I cannot consider the issue of self care without acknowledging how the desertification of the job market—at least in the arts and sciences—exerts relentless pressure on all the young academics I know, myself included. I was in grad school from 2002 until 2010, and reflecting on the (few and far between) job discussions I had while I was a student I’ve come to the conclusion that PhD supervisors frequently err on the side of caution and tell all of their students they’ll get jobs. This isn’t necessarily a bald-faced lie; now that I’ve been on the job market myself, and seen many others cycle in and out of positions, the truth is: The job market is unpredictable. Unpromising and lackluster academics have as good a chance at succeeding as anyone else. Certainly back in 2002 no one could have foreseen how bad the academic job market would become. Indeed, I am not sure we fully understand how bad the job market is even now. Where will the jobs be in 10 years? Who will be holding them? Perhaps at no other time in the past two centuries can an early career researcher feel certain that her future as an academic will be very different from the generations of professors that preceded her. And there is perhaps little else to be certain of.
Anxiety about the state of my future career has a tendency to creep into my job applications, interviews, and even how I do my job when I hold the position. The problem lies in my head; I keep trying to make my life in the actual world follow my projection of life as a tenured academic, and of course, the reality is that I am not even sure there will be tenured Aegean prehistoric archaeology positions anymore. It is a tale as old as time; I get down and out about my job—and myself—because I keep trying to live in a fantasy. I regularly have to remind myself that we are living in a new era. Academic jobs in the future may not have tenure. University level teaching may become a product for sale. I am not sure where I will fit into this new world. No one does. The bottom line is that the greatest care I can extend to myself in this context is to stop living by these outdated expectations.
I had to come to this uncomfortable realization when I was at my most recent postdoc, a position I hated so much I wanted to leave after only a few weeks. I didn’t know how I could make it an entire year. In the end, I realized that my fear of being a failure was the only thing tying me to desperate unhappiness. And so I left the position. It turns out to have been a great decision for me, one that I look back on and give a mental thumbs up to my earlier miserable self. At first I dreaded telling people what I had done, but I have been surprised by the response—my PhD supervisor and my cadre of advisors who I turn to for guidance have been utterly supportive from the outset. I think they have been watching students’ careers wilt in the past couple of years, which must be emotionally and intellectually damaging for them as mentors. There has also been a minority of academics who were appalled at my choice. I politely listen to their advice about what they would have done if they had been me while mentally assessing them as being straitjacketed by their own projections.

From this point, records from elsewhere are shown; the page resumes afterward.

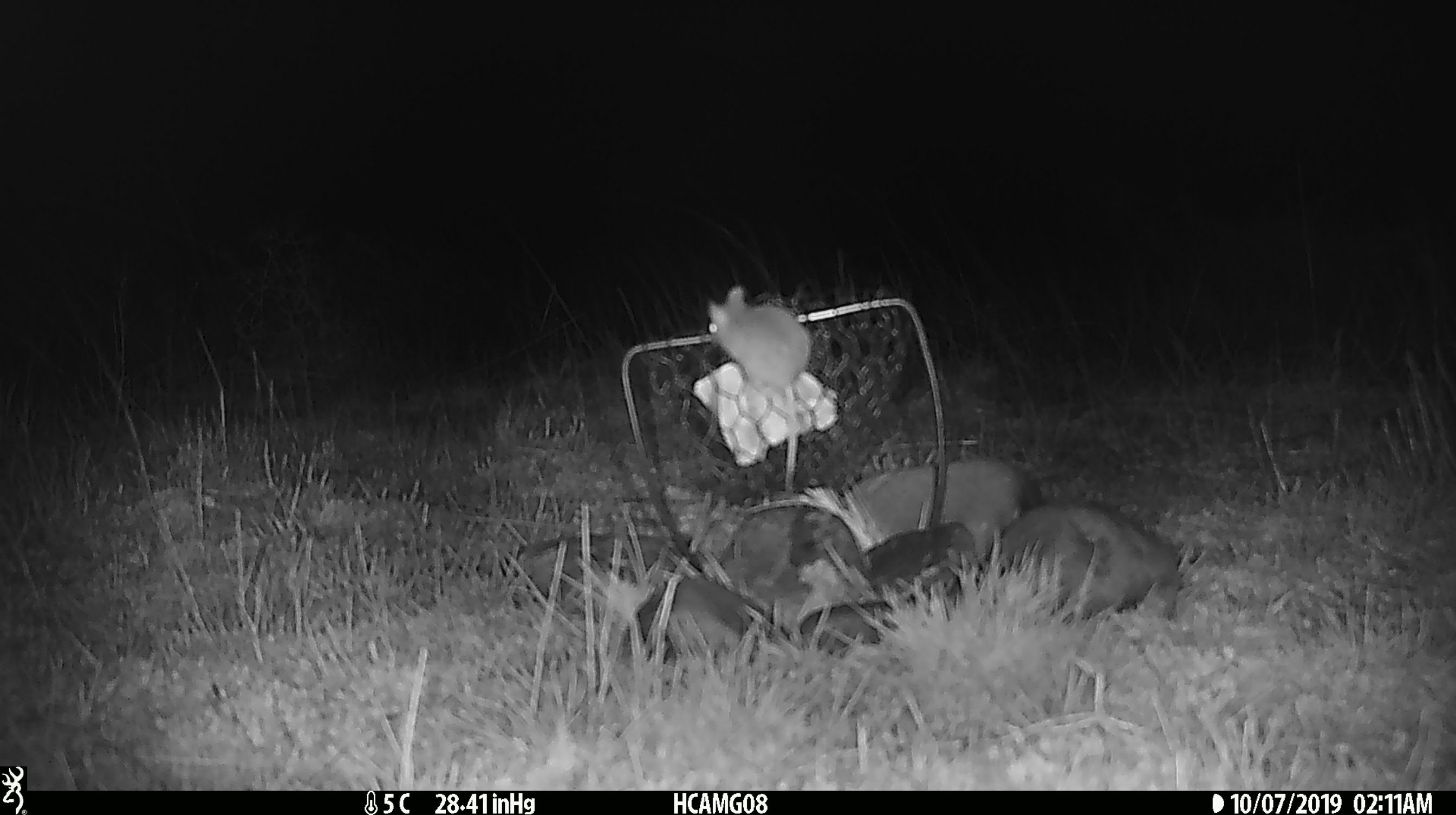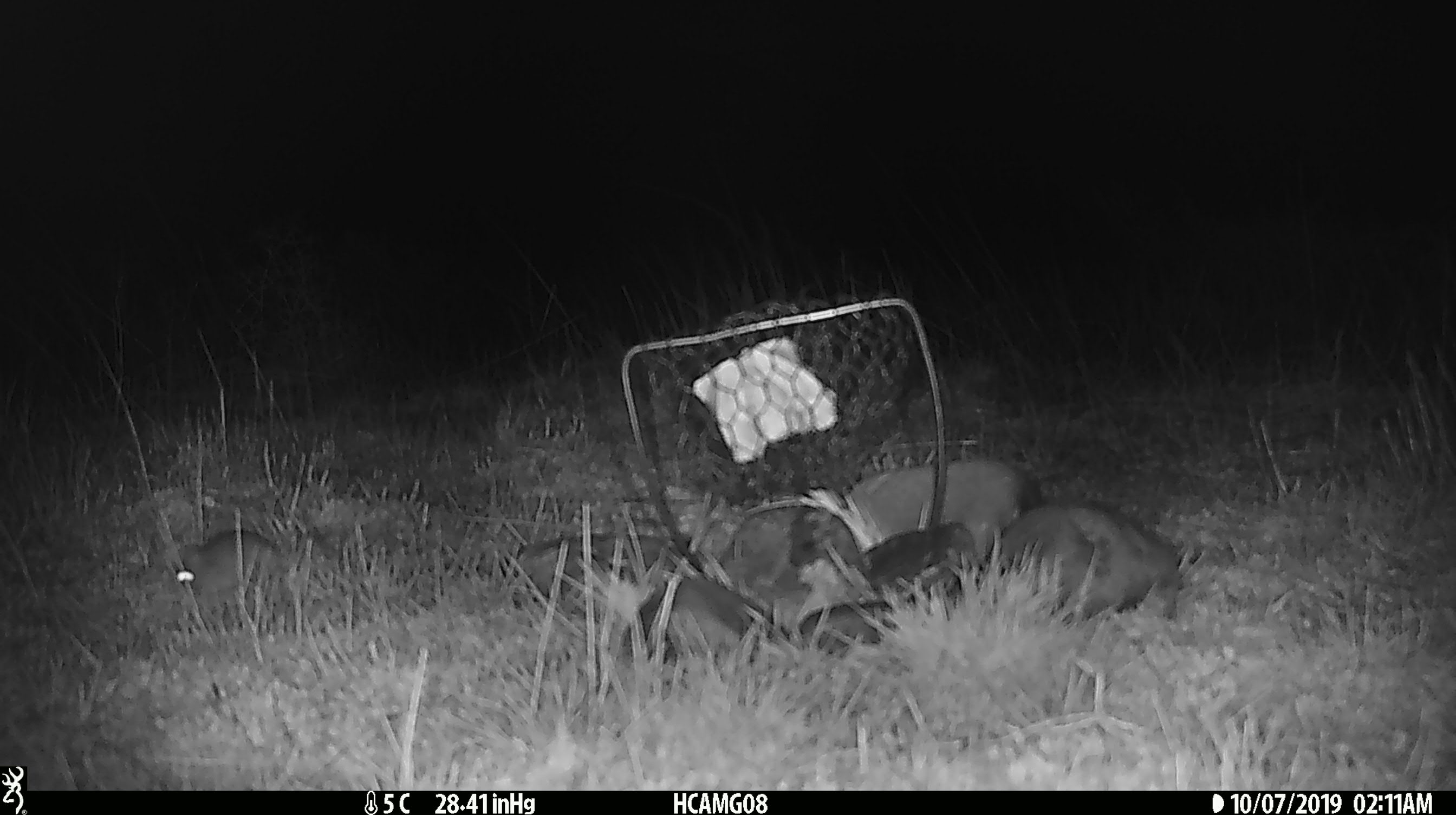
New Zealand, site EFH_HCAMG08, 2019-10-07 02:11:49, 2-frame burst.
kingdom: Animalia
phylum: Chordata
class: Mammalia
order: Rodentia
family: Muridae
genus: Mus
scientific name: Mus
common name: mouse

Reading about freedom is not the same thing as feeling free. I do not feel free from my expectations of success 100% of the time. At times when I grapple with feelings of failure, I am worth the effort it takes to pause and remember that I am living my own life. I like to ask myself on a regular basis what I would do if I wasn’t afraid; the answers to this question frequently make my playing field twice as large. My path is wide open; it will encompass as much intellectual pursuit as I desire, and probably as much adventure, good times, and creativity as I’d like too. This attitude is sometimes called “having it all”, but I do not see it that way. I am not having it all. Neither am I turning my back on a “career” so that I can enjoy “life.” I am having what is mine.